Article:

--- Begin ---

Since I drove to Redmond, obviously I had to drove back to Bloomington. This time I really wanted to go and visit Grand Canyon and Arches National Park. So we had to go south and then head east.

Summary

Total Distance : 3544 miles (including drive within Grand Canyon and Arches National Park)

Time: 8 days (with total driving time of about 45hrs)

Fuel Consumption :

Total Gallons : 122.754

Average Gas Price $2.705507 (lowest in Denver,CO $2.49, highest in Mexican Hat, UT $2.94)

Maximum Speed : 80mph + allowance (which I’m not gonna mention here ;) )

Driving Experience :

Best area to drive : Highway 89 from Kanab, UT to Page, AZ. Again this was just like driving as in Need-for-Speed III with the same scenes and narrow and winding roads through canyons.

Worst area to drive : From Cuba City, AZ to Mexican Hat, UT through Monument Valley. I was driving in the dark night at 70mph with lots of "Cows open range" and " Deer Crossing" signs. No one was driving on the same direction and it was only me.

Places visited : Shoshone Falls, Lake Powell, Grand Canyon, Arches National Park, Mexican Hat, Botanical Garden in St. Louis, MO.

--- End ---

Exercise A:
Filter the entries below and copy out every line that contains the word "orange".

[Spatial reasoning question records]
--- Begin ---

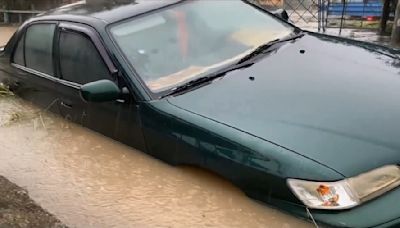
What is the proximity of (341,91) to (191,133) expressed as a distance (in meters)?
0.93

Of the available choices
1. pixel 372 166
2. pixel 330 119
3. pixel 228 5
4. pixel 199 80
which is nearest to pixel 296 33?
pixel 228 5

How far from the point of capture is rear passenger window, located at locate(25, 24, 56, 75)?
4.90 metres

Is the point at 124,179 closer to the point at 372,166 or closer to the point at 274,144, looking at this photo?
the point at 274,144

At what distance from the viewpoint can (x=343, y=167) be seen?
2.69 m

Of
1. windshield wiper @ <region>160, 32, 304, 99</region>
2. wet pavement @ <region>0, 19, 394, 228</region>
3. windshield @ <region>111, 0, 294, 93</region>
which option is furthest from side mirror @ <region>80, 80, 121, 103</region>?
wet pavement @ <region>0, 19, 394, 228</region>

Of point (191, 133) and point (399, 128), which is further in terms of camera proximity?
point (191, 133)

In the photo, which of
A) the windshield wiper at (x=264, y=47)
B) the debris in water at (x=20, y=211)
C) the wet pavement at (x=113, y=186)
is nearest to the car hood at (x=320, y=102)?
the windshield wiper at (x=264, y=47)

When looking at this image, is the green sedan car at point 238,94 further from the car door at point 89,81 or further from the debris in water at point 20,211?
the debris in water at point 20,211

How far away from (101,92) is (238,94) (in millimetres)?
904

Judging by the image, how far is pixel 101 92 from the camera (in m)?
3.70

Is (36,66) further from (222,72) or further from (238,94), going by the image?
(238,94)

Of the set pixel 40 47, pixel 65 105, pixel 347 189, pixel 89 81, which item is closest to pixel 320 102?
pixel 347 189

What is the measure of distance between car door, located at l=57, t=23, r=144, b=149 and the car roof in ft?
0.39

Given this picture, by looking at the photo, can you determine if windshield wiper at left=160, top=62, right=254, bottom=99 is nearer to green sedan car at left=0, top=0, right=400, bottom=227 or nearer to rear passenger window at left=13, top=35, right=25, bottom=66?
green sedan car at left=0, top=0, right=400, bottom=227
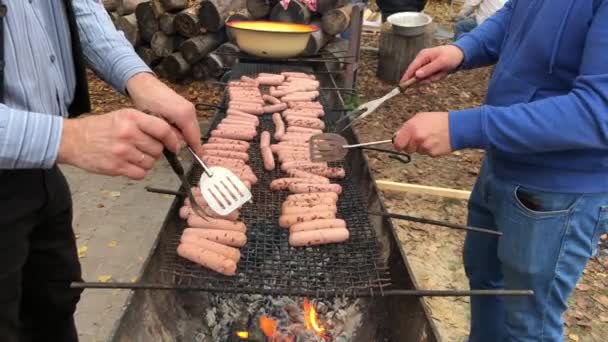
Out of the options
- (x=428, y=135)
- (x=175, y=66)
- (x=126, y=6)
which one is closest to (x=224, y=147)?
(x=428, y=135)

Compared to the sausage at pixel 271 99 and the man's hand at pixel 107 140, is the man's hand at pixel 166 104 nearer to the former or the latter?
the man's hand at pixel 107 140

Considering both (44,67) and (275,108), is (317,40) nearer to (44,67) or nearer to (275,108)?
(275,108)

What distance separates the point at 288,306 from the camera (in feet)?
10.6

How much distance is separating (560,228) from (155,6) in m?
7.61

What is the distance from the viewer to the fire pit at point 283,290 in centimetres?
240

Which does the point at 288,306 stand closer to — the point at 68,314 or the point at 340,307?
the point at 340,307

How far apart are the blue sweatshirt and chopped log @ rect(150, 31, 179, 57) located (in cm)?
709

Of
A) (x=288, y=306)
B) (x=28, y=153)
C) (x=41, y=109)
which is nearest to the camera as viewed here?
(x=28, y=153)

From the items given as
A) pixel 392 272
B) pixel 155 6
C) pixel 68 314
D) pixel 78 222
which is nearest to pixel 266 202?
pixel 392 272

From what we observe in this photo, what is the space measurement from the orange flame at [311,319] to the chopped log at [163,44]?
6.70m

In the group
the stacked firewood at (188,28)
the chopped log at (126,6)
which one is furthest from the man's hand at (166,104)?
the chopped log at (126,6)

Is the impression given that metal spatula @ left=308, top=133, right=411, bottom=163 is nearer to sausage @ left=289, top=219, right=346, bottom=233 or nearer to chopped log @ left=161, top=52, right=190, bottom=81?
sausage @ left=289, top=219, right=346, bottom=233

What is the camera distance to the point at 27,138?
1670 millimetres

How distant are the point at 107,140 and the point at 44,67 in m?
0.75
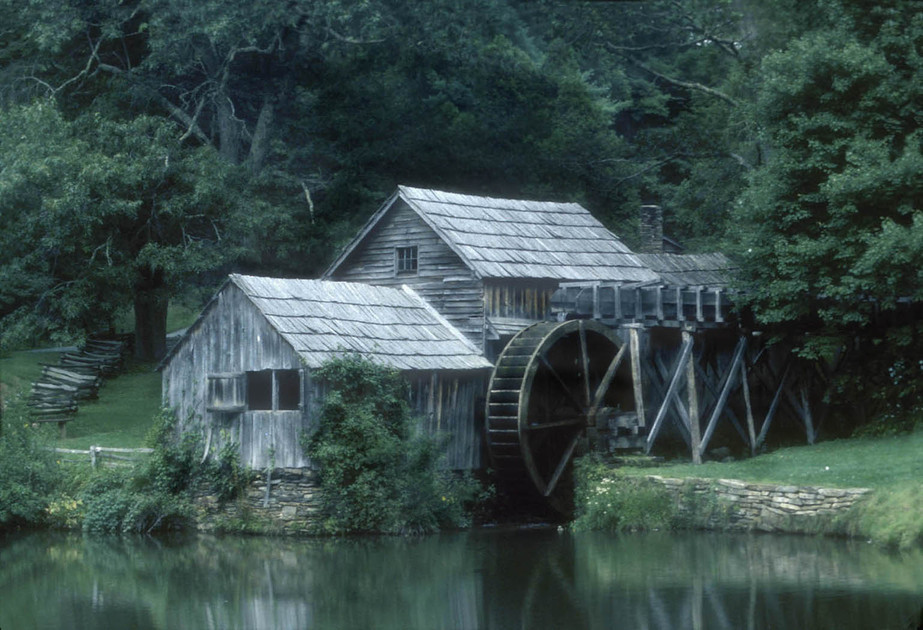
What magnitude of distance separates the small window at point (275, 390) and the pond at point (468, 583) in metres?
2.87

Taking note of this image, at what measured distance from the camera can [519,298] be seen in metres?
28.6

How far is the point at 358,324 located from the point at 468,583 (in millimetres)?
8367

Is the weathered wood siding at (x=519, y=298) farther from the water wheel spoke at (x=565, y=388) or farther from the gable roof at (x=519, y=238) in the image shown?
the water wheel spoke at (x=565, y=388)

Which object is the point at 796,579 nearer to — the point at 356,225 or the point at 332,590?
the point at 332,590

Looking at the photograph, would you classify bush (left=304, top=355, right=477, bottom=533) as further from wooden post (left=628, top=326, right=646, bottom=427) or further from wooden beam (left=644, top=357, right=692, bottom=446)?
wooden beam (left=644, top=357, right=692, bottom=446)

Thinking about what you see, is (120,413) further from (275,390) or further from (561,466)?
(561,466)

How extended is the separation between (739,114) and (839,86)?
1061cm

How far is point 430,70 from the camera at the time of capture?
4384cm

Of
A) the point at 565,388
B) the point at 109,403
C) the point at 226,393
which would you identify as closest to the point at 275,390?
the point at 226,393

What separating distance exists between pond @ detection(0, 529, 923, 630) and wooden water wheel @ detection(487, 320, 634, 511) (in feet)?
9.61

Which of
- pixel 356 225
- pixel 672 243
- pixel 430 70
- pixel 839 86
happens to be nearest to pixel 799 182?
pixel 839 86

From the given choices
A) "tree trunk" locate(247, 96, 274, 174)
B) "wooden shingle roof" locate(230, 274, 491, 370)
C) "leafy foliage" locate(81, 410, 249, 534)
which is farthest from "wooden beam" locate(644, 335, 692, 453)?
"tree trunk" locate(247, 96, 274, 174)

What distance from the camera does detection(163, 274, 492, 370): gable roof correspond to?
24.3 metres

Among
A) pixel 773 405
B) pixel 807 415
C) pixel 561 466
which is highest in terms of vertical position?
pixel 773 405
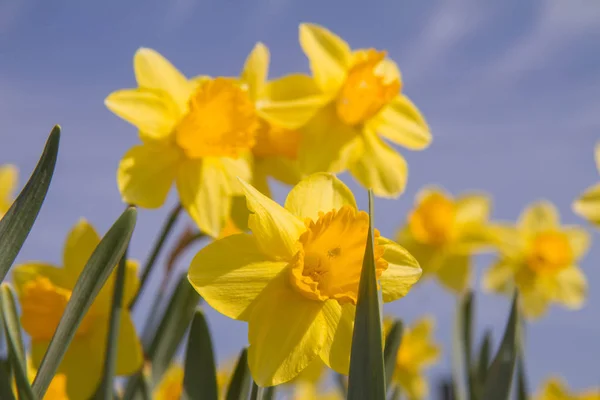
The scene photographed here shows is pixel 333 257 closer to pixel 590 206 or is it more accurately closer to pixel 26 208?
pixel 26 208

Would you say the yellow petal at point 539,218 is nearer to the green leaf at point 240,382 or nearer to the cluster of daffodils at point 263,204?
the cluster of daffodils at point 263,204

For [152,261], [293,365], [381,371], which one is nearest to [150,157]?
[152,261]

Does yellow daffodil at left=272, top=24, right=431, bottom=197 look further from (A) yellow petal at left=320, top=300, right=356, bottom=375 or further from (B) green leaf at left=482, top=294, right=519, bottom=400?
(A) yellow petal at left=320, top=300, right=356, bottom=375

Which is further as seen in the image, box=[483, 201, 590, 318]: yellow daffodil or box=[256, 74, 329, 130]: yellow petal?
box=[483, 201, 590, 318]: yellow daffodil

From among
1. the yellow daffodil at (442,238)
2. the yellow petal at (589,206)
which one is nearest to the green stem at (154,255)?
the yellow petal at (589,206)

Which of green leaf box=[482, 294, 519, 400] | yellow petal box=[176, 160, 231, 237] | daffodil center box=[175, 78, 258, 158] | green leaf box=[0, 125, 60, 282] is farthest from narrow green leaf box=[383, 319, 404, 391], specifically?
green leaf box=[0, 125, 60, 282]

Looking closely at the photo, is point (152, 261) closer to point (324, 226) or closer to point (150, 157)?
point (150, 157)

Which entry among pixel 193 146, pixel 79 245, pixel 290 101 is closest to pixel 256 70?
pixel 290 101
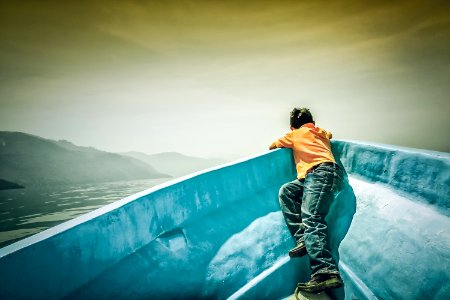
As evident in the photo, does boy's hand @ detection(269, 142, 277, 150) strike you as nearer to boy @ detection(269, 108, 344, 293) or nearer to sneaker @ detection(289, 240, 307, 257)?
boy @ detection(269, 108, 344, 293)

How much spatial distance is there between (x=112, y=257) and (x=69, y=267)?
27cm

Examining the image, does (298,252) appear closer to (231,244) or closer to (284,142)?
(231,244)

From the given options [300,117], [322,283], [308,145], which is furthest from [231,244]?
[300,117]

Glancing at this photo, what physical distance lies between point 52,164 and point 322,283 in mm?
164276

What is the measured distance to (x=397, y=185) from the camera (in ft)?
7.06

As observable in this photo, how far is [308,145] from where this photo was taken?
8.70ft

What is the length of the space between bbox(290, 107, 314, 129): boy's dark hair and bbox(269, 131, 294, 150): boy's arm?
23 cm

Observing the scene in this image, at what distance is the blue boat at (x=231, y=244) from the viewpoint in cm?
140

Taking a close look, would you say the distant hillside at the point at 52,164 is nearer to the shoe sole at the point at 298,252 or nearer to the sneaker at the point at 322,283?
the shoe sole at the point at 298,252

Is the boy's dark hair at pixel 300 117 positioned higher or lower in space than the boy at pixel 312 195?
higher

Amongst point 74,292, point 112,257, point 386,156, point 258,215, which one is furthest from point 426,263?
point 74,292

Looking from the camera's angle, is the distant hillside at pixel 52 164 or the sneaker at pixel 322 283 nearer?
the sneaker at pixel 322 283

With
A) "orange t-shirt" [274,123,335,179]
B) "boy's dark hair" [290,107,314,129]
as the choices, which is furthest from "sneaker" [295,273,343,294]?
"boy's dark hair" [290,107,314,129]

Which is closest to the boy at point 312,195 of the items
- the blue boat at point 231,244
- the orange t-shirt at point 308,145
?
the orange t-shirt at point 308,145
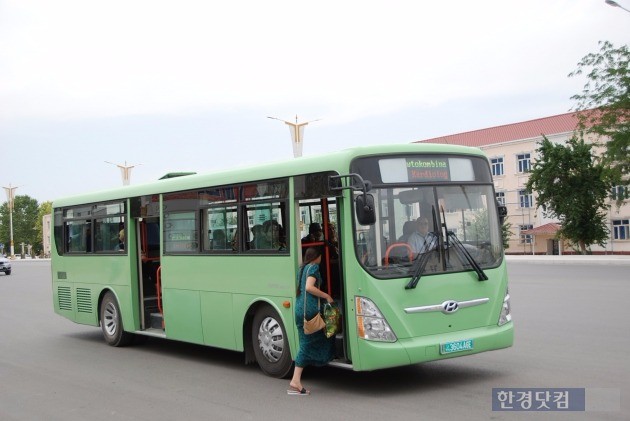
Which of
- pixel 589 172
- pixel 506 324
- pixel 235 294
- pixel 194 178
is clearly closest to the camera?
pixel 506 324

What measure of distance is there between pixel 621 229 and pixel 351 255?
61711 mm

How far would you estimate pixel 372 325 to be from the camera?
26.5ft

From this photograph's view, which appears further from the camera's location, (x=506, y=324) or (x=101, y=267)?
(x=101, y=267)

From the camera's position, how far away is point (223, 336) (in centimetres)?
1029

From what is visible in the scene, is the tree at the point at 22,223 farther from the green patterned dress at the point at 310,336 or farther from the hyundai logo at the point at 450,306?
the hyundai logo at the point at 450,306

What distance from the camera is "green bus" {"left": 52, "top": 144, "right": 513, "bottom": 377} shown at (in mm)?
8180

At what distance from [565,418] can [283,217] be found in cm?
387

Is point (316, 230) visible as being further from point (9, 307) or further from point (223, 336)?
point (9, 307)

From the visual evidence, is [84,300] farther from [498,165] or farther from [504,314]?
[498,165]

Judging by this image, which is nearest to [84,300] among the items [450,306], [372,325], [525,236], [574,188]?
[372,325]

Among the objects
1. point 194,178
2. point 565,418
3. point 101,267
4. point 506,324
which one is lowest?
point 565,418

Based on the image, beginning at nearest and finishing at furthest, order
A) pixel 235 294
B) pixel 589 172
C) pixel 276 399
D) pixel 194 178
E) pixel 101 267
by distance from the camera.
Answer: pixel 276 399 → pixel 235 294 → pixel 194 178 → pixel 101 267 → pixel 589 172

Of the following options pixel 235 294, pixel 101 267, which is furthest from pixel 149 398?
pixel 101 267

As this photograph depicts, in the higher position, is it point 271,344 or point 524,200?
point 524,200
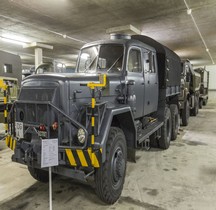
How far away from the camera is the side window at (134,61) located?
3389 millimetres

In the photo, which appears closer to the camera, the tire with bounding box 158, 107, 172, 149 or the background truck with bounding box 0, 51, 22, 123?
the tire with bounding box 158, 107, 172, 149

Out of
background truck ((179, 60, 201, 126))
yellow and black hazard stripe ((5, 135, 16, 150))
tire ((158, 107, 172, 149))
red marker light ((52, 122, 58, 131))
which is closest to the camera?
red marker light ((52, 122, 58, 131))

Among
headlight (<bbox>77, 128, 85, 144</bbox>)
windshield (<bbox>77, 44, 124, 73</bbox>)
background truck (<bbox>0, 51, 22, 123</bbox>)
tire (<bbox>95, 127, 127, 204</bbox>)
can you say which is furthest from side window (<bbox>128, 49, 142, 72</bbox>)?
background truck (<bbox>0, 51, 22, 123</bbox>)

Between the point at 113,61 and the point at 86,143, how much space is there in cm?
160

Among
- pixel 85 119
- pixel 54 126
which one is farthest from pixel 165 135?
pixel 54 126

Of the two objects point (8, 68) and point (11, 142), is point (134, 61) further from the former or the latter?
point (8, 68)

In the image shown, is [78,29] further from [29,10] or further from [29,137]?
[29,137]

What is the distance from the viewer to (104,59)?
11.0 ft

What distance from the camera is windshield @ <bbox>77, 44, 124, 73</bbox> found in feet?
10.7

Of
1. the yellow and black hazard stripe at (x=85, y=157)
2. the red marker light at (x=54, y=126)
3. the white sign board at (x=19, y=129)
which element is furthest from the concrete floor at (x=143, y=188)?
the red marker light at (x=54, y=126)

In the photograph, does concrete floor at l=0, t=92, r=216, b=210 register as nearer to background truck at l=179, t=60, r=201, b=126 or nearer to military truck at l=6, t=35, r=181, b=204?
military truck at l=6, t=35, r=181, b=204

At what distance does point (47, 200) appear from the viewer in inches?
109

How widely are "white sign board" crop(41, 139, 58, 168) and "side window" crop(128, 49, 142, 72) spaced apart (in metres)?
1.80

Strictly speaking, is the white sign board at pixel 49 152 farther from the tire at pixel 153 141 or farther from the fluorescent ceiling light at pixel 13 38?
the fluorescent ceiling light at pixel 13 38
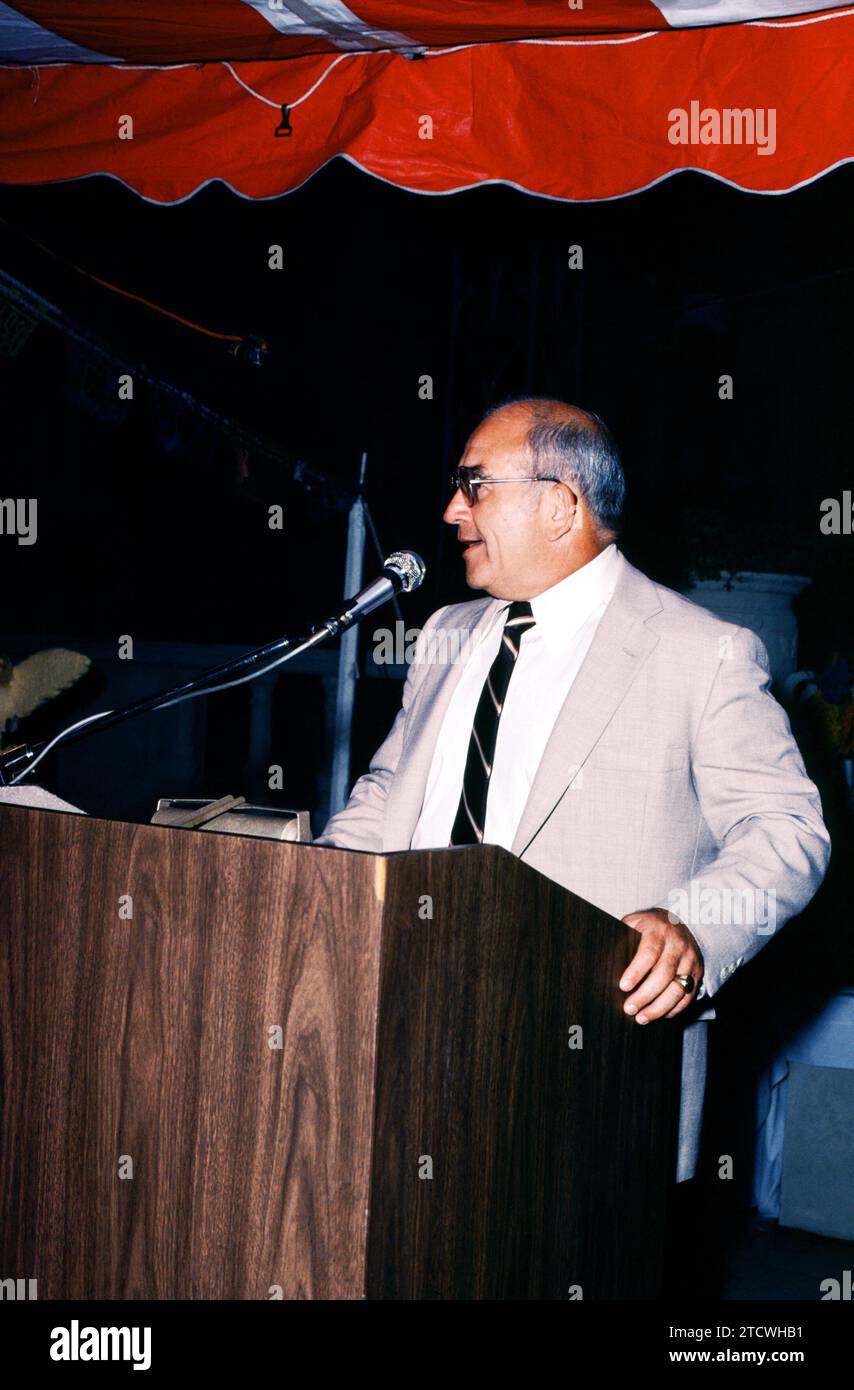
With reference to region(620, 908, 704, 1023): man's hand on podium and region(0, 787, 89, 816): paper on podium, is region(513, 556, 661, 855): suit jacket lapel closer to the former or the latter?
region(620, 908, 704, 1023): man's hand on podium

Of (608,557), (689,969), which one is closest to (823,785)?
(608,557)

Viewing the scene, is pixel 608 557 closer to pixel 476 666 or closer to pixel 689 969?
pixel 476 666

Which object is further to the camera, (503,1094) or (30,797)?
(30,797)

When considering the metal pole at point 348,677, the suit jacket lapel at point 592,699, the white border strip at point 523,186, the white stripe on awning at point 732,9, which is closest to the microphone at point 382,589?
the suit jacket lapel at point 592,699

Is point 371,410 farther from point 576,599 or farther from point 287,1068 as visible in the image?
point 287,1068

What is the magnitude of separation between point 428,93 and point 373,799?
5.39 feet

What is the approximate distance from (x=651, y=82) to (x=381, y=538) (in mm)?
5653

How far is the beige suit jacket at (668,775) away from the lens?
6.39 feet

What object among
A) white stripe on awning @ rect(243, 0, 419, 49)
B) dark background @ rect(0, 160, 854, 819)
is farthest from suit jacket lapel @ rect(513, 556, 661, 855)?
dark background @ rect(0, 160, 854, 819)

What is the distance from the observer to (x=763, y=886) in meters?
1.80

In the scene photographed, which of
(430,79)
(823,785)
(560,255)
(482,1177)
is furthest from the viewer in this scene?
(560,255)

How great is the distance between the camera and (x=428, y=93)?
8.93 ft

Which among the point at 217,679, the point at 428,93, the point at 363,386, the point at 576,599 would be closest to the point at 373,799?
the point at 576,599

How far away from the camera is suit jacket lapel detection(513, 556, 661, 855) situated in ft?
6.40
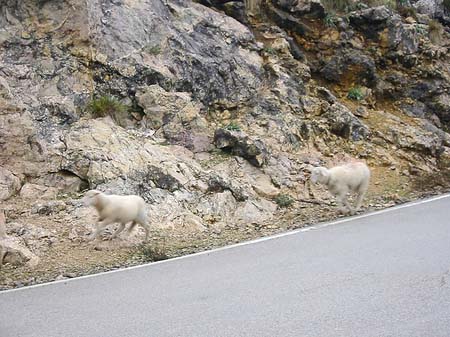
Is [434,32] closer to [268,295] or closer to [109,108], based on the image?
[109,108]

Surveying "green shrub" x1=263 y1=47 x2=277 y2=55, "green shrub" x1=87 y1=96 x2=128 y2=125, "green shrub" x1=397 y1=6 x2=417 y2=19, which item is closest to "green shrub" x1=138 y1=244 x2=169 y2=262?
"green shrub" x1=87 y1=96 x2=128 y2=125

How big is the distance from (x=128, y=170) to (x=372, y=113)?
1079 centimetres

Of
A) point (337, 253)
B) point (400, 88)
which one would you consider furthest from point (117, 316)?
point (400, 88)

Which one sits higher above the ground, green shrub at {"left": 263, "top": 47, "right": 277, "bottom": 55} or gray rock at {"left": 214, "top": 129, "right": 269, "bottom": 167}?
green shrub at {"left": 263, "top": 47, "right": 277, "bottom": 55}

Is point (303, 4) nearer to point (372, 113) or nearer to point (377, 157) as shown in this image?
point (372, 113)

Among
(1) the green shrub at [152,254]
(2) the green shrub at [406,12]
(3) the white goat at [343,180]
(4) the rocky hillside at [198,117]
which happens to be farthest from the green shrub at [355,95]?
(1) the green shrub at [152,254]

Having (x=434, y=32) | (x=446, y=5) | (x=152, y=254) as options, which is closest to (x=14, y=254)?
(x=152, y=254)

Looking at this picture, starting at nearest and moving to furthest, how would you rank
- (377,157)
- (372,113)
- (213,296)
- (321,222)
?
(213,296) < (321,222) < (377,157) < (372,113)

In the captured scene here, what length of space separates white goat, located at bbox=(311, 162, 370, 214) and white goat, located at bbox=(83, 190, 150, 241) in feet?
12.7

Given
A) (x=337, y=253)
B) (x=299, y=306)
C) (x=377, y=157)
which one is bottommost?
(x=377, y=157)

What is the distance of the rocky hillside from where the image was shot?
10.7 metres

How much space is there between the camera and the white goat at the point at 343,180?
38.9ft

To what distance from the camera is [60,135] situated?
12.1 m

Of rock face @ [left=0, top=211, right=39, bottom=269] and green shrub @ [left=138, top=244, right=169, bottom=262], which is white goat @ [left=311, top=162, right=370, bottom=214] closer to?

--- End ---

Exercise B:
Answer these questions using the road trip summary:
(i) What total distance does it give for the trip?
(ii) Where was the gas price lowest, and what was it?
(iii) Which stretch of road does it name as the best area to drive?

Full solution A:
From what we observe in this photo, what is the space measurement from the orange flame at [311,319] to the chopped log at [163,44]?
A) "orange t-shirt" [274,123,335,179]
- the orange t-shirt at point 308,145
the orange t-shirt at point 308,145

Full solution B:
(i) 3544 miles, including the drive within Grand Canyon and Arches National Park.
(ii) Denver, CO, at $2.49.
(iii) Highway 89 from Kanab, UT to Page, AZ.